What is VENOM?
On 13 May 2015 (this Wednesday) a security vulnerability was publicized under the name VENOM. In the Common Vulnerabilities and Exposures system, this is registered as CVE-2015-3456.
This vulnerability concerns certain hypervisors such as Qemu/KVM. Hypervisors are used in virtualized IT environments—such as SWITCHengines—to run virtual machines. On the one hand, the hypervisor emulates an environment that looks to the "guest" like a real machine where the guest has full control over the (virtual) hardware. On the other hand, the hypervisor must ensure that different "guests" (VMs) are isolated from each other and from the "real" (physical) host that those VMs run on.
VENOM is an error (basically buffer overflow/insufficient bounds checking) in the emulation part, specifically the emulation of floppy disk drives.
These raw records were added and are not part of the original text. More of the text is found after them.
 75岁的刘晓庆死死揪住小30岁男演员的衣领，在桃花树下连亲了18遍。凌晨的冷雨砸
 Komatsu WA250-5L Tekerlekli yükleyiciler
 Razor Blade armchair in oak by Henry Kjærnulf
The error allows the guest to write into the hypervisor process's memory space. This can easily be used to crash the hypervisor. Past experience shows that, with some additional work, this type of vulnerability can be used to "break out" of the hypervisor process and perform actions with the privilege level of that process. Hypervisor processes run as root (the super-user) on most systems including ours. So a clever exploit of this bug could allow an attacker to completely take over control of the host.
Fixing the Problem: Reboot all VMs?
In order to protect SWITCHengines users (and our infrastructure) against these possible attacks, we installed fixed software versions of the hypervisor we use (the Ubuntu qemu-system-x86 package). Fortunately these fixed packages became available on the same day that the vulnerability was published, and we had them installed on all our systems the next morning (14 May 2015).
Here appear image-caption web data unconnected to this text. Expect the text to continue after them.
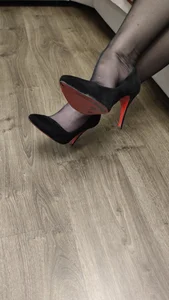 33mistress33 heels Pic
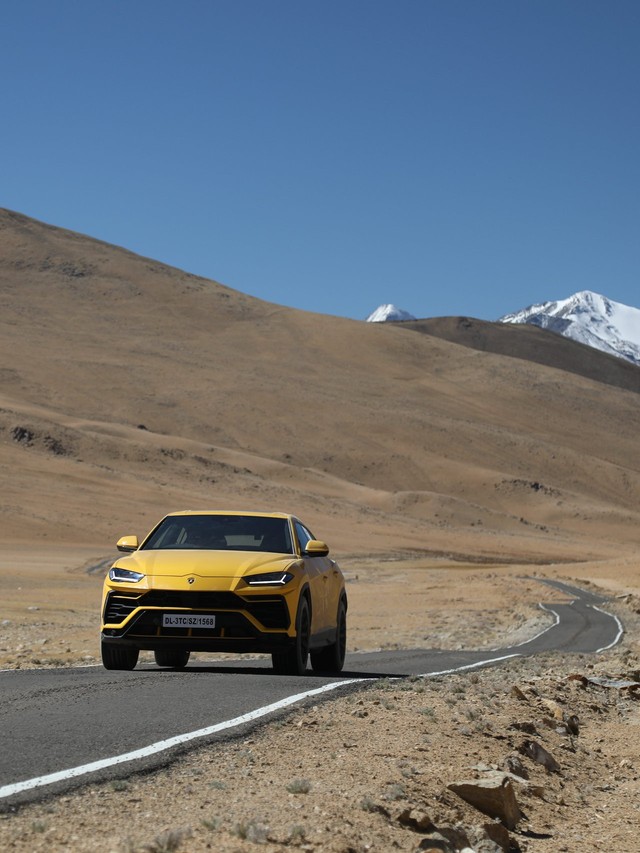The Lamborghini Urus at 19,300 Feet: Conquering the World's Highest Drivable Road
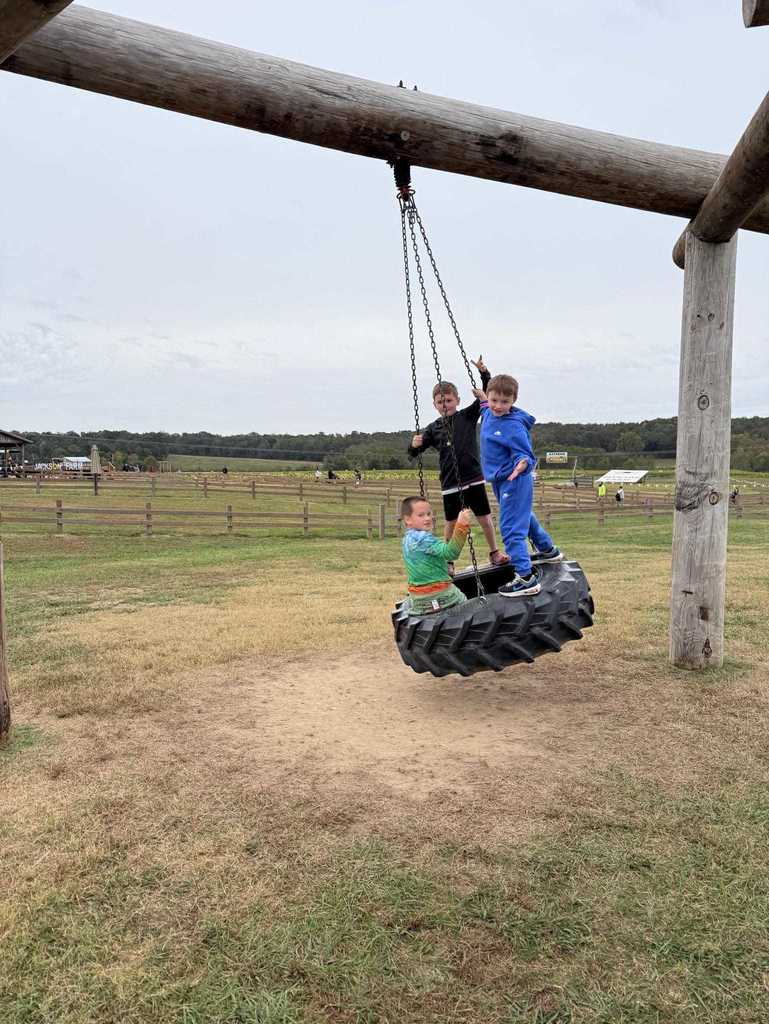 Friday was a fun day for our WES third graders at Jackson Farm!  Our students were recognized  for their good behavior and respectful attitudes — something that makes us extra proud of our students and teachers! ❤️🤍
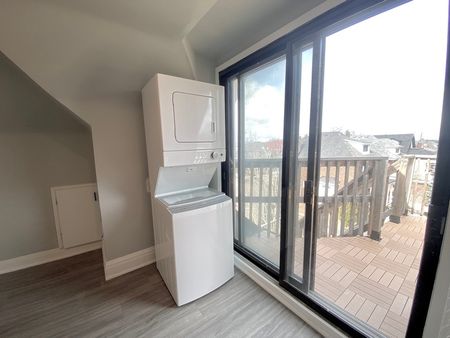 $1,325 / 1 br / 1 ba / 400 sqft Unit 3 - 953 Montclair Ave, Hamilton - Photo 2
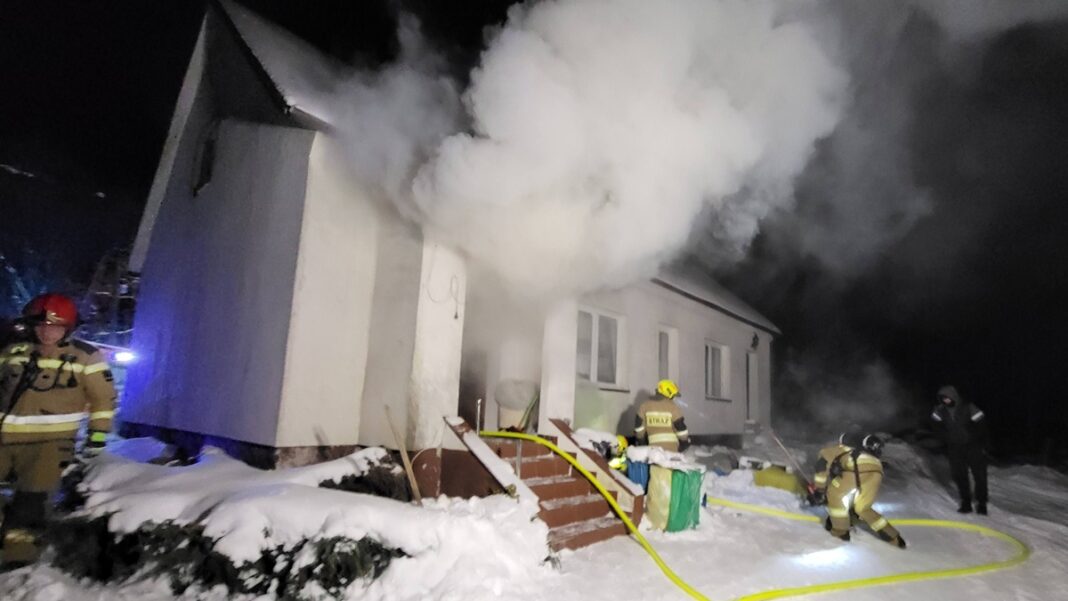 pożar i gęsty dym wydobywający się z budynku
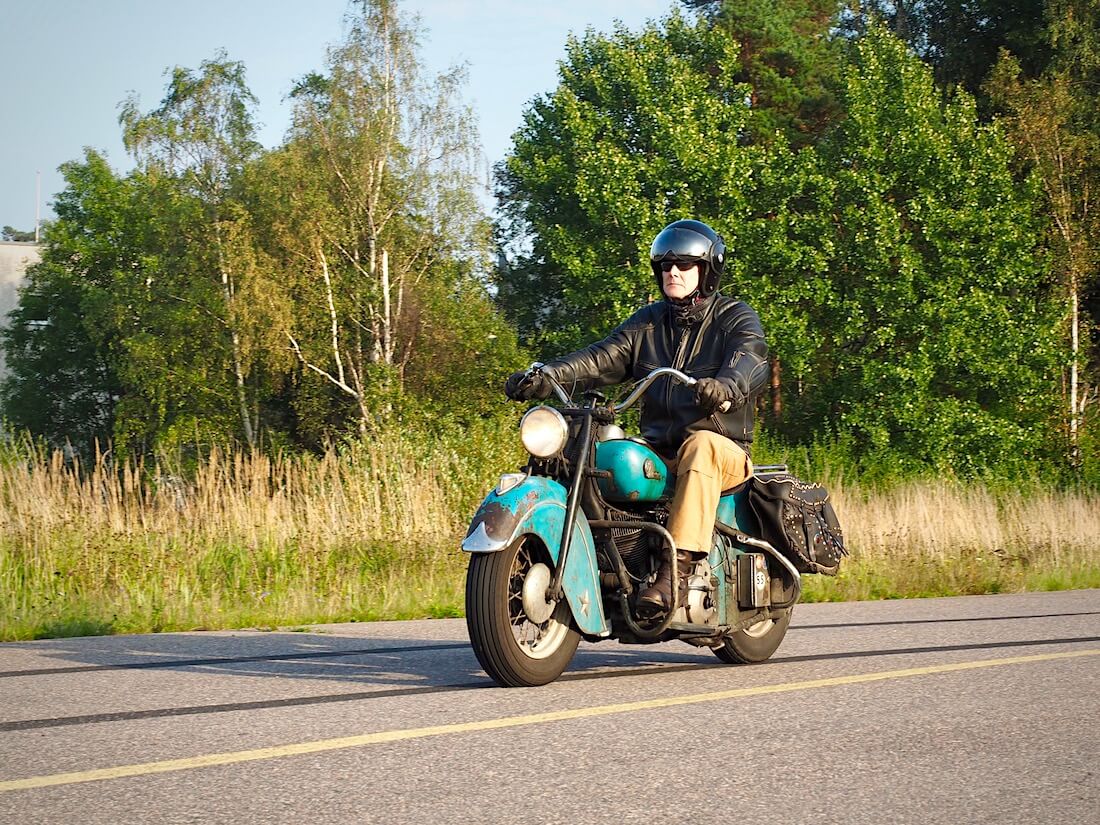 1946 Indian Chief 74cid moottoripyörä ajossa. Tekijä: Kai Lappalainen. Lisenssi: CC-BY-40.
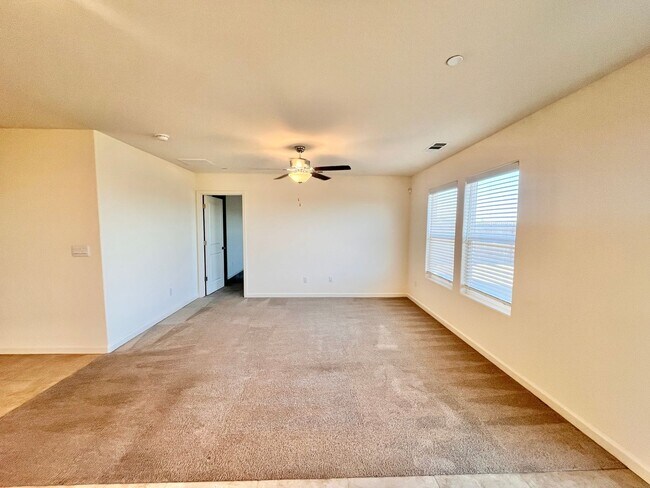 Foto del edificio - Spacious 4 Bedroom Home  – Solar & Pest Co...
But what to do with the hypervisor processes that were already running? There were more than 500 of those, one for each active customer instance/VM. In an article about VENOM and OpenStack, the authors claim that "a reboot or suspend/resume [of all customer VMs] is required in order for this fix to apply". Ouch! So we need to reboot or interrupt all these 500 VMs of our customers?
If you have a long-running VM on SWITCHengines, you will notice that it was not rebooted or suspended this week. And yet, it now runs under a fresh (and patched) hypervisor. You may have noticed a short period where the VM was running slowly and/or with limited network connectivity.
Live Migration to the Rescue
SWITCHengines is an installation of OpenStack that uses shared storage (implemented using Ceph RBD) for all instances by default. This allows us to transparently move running VMs from one hypervisor host to another. That process is called "live migration". Live migration starts a new hypervisor process on the destination host, transfers the complete state (virtual RAM contents, network interface configuration etc.) from the still-running source hypervisor to the new process, and eventually switches over to the new process. If this seems complicated, yes, it is, but modern hypervisors handle this surprisingly well.
Although live migration is not a function that is directly accessible to SWITCHengines users, our customers do benefit from it, because it allows us (the SWITCHengines operators) to perform various kinds of maintenance on the infrastructure without noticeable impact to them. This has been described quite well—at the time of "Heartbleed", another recent large-scale vulnerability—in a blog post from Google, who also use live migration in their IaaS offering, Google Compute Engine.
Anyway, the VENOM patch is an excellent example for this. We "just" needed to perform a live migration on each of the 500 machines after the new Qemu/KVM packages were installed, and the security problem was fixed completely.
If you noticed any impact due to our live migration orgy this Thursday (14 May), please let us know! Unfortunately we have to expect that similar vulnerabilities will be found in the future, and we want to make sure that SWITCHengines users aren't affected more than absolutely necessary.